• [Entries]:

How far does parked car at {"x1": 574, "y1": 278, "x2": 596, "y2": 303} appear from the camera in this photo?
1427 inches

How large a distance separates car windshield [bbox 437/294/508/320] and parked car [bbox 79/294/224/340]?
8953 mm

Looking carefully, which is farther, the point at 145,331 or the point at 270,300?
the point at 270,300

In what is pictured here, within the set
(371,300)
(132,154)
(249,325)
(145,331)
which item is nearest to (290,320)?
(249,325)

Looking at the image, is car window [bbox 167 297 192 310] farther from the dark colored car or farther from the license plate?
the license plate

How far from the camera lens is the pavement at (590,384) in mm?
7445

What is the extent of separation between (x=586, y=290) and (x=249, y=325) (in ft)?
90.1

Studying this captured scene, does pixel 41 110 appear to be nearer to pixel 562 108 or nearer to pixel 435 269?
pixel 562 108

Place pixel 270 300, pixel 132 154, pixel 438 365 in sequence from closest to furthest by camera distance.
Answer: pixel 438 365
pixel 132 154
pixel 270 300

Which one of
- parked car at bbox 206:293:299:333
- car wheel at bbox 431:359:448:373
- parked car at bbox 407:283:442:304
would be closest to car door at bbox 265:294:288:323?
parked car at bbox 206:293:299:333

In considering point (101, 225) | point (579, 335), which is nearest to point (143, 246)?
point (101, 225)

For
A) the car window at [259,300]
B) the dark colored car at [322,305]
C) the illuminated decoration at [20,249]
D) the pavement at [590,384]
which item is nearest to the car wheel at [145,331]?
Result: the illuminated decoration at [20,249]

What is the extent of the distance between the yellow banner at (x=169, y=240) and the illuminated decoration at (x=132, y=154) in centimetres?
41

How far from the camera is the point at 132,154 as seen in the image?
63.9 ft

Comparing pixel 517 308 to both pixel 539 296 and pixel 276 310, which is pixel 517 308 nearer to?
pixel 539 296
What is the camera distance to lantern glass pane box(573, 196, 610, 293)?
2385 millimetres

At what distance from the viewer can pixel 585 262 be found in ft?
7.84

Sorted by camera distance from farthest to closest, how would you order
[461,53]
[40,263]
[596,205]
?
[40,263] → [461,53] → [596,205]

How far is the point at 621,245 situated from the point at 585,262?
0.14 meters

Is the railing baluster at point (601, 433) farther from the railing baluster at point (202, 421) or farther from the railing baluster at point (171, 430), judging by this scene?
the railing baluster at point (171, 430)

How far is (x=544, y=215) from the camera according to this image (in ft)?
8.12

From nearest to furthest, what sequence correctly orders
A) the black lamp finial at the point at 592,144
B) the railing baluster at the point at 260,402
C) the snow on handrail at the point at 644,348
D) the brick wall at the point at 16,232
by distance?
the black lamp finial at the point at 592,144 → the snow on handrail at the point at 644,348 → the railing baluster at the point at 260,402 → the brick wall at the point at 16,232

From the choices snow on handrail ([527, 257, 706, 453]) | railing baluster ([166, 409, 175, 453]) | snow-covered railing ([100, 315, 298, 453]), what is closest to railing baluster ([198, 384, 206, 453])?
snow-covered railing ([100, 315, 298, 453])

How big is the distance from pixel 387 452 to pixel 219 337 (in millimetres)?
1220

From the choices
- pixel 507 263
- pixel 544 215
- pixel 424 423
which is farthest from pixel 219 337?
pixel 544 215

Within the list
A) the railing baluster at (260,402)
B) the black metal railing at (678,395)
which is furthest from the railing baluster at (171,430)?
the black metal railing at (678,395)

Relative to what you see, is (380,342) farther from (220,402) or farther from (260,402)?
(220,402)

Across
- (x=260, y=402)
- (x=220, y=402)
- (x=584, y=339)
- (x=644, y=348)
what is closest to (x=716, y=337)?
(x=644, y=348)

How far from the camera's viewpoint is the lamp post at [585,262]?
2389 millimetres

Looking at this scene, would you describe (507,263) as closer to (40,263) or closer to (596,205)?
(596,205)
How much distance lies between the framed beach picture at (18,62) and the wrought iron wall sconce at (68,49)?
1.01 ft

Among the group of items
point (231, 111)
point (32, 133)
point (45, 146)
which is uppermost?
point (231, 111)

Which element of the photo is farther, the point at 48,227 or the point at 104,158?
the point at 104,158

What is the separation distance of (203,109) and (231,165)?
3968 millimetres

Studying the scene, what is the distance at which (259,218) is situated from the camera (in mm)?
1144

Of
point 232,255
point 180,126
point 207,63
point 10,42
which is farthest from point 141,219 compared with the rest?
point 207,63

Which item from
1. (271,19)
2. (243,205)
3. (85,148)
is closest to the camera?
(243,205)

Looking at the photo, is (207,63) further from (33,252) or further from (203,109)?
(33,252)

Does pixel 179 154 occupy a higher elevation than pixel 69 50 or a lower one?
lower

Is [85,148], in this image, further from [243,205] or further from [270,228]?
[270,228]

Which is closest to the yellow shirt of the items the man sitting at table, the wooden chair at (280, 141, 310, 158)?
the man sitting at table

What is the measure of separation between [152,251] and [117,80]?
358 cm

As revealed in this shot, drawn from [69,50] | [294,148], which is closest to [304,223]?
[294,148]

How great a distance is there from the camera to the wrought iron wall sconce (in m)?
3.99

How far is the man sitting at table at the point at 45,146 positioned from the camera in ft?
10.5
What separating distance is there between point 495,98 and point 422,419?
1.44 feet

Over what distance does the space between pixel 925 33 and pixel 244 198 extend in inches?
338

• [Your objective]:
Quote every record above exactly.

• [Exercise output]:
How far does parked car at {"x1": 574, "y1": 278, "x2": 596, "y2": 303} appear from the camera in this photo?
1427 inches

How large a distance separates car windshield [bbox 437/294/508/320] and parked car [bbox 79/294/224/340]?
8953 mm

Looking carefully, which is farther, the point at 145,331 or the point at 270,300?
the point at 270,300

In what is pictured here, within the set
(371,300)
(132,154)
(249,325)
(145,331)
which item is nearest to (290,320)?
(249,325)

Looking at the image, is car window [bbox 167 297 192 310] farther from the dark colored car or farther from the license plate?
the license plate

How far from the camera lens is the pavement at (590,384) in mm?
7445

What is the extent of separation between (x=586, y=290) and (x=249, y=325) (in ft)?
90.1

Studying this captured scene, does pixel 41 110 appear to be nearer to pixel 562 108 or nearer to pixel 435 269?
pixel 562 108

Place pixel 270 300, pixel 132 154, pixel 438 365 in sequence from closest to furthest by camera distance.
Answer: pixel 438 365
pixel 132 154
pixel 270 300

Which one of
- parked car at bbox 206:293:299:333
- car wheel at bbox 431:359:448:373
- parked car at bbox 407:283:442:304
would be closest to car door at bbox 265:294:288:323?
parked car at bbox 206:293:299:333

In considering point (101, 225) | point (579, 335), which is nearest to point (143, 246)?
point (101, 225)

For
A) the car window at [259,300]
B) the dark colored car at [322,305]
C) the illuminated decoration at [20,249]
D) the pavement at [590,384]
which item is nearest to the car wheel at [145,331]?
Result: the illuminated decoration at [20,249]

What is the extent of the distance between the yellow banner at (x=169, y=240) and the illuminated decoration at (x=132, y=154) in centimetres?
41

How far from the camera is the point at 132,154 as seen in the image?
63.9 ft

Comparing pixel 517 308 to both pixel 539 296 and pixel 276 310, which is pixel 517 308 nearer to?
pixel 539 296
What is the camera distance to lantern glass pane box(573, 196, 610, 293)?
2385 millimetres

At what distance from the viewer can pixel 585 262 be found in ft?
7.84

Sorted by camera distance from farthest to closest, how would you order
[461,53]
[40,263]
[596,205]
?
[40,263] → [461,53] → [596,205]

How far is the point at 621,245 situated from the point at 585,262?
0.14 meters

Is the railing baluster at point (601, 433) farther from the railing baluster at point (202, 421) or farther from the railing baluster at point (171, 430), judging by this scene?
the railing baluster at point (171, 430)

How far is (x=544, y=215) from the camera according to this image (in ft)?
8.12

From nearest to furthest, what sequence correctly orders
A) the black lamp finial at the point at 592,144
B) the railing baluster at the point at 260,402
C) the snow on handrail at the point at 644,348
D) the brick wall at the point at 16,232
by distance?
the black lamp finial at the point at 592,144 → the snow on handrail at the point at 644,348 → the railing baluster at the point at 260,402 → the brick wall at the point at 16,232

From the choices snow on handrail ([527, 257, 706, 453]) | railing baluster ([166, 409, 175, 453]) | snow-covered railing ([100, 315, 298, 453]), what is closest to railing baluster ([198, 384, 206, 453])?
snow-covered railing ([100, 315, 298, 453])

How big is the distance from pixel 387 452 to pixel 219 337 (in millimetres)?
1220

From the choices
- pixel 507 263
- pixel 544 215
- pixel 424 423
which is farthest from pixel 219 337?
pixel 544 215

Within the list
A) the railing baluster at (260,402)
B) the black metal railing at (678,395)
which is furthest from the railing baluster at (171,430)?
the black metal railing at (678,395)

Relative to what you see, is (380,342) farther from (220,402) or farther from (260,402)?
(220,402)

Across
- (x=260, y=402)
- (x=220, y=402)
- (x=584, y=339)
- (x=644, y=348)
what is closest to (x=716, y=337)?
(x=644, y=348)

How far from the camera's viewpoint is the lamp post at [585,262]?
2389 millimetres

Looking at this scene, would you describe (507,263) as closer to (40,263) or closer to (596,205)?
(596,205)
How much distance lies between the framed beach picture at (18,62) and the wrought iron wall sconce at (68,49)?
1.01 ft

Among the group of items
point (231, 111)
point (32, 133)
point (45, 146)
which is uppermost?
point (231, 111)

Which element of the photo is farther, the point at 48,227 or the point at 104,158?
the point at 104,158

What is the separation distance of (203,109) and (231,165)?
3968 millimetres

Studying the scene, what is the distance at which (259,218) is situated from the camera (in mm)?
1144

Of
point 232,255
point 180,126
point 207,63
point 10,42
which is farthest from point 141,219 compared with the rest?
point 207,63

Which item from
1. (271,19)
2. (243,205)
3. (85,148)
is closest to the camera?
(243,205)

Looking at the photo, is (207,63) further from (33,252) or further from (203,109)?
(33,252)

Does pixel 179 154 occupy a higher elevation than pixel 69 50 or a lower one?
lower

Is [85,148], in this image, further from [243,205] or further from [270,228]?
[270,228]

Which is closest to the yellow shirt of the items the man sitting at table, the wooden chair at (280, 141, 310, 158)?
the man sitting at table

What is the measure of separation between [152,251] and [117,80]?
358 cm

As revealed in this shot, drawn from [69,50] | [294,148], which is closest to [304,223]?
[294,148]

How great a distance is there from the camera to the wrought iron wall sconce (in m)?
3.99

How far is the man sitting at table at the point at 45,146 positioned from the camera in ft?
10.5
What separating distance is there between point 495,98 and point 422,419?
1.44 feet

Over what distance does the space between pixel 925 33 and pixel 244 198 extend in inches?
338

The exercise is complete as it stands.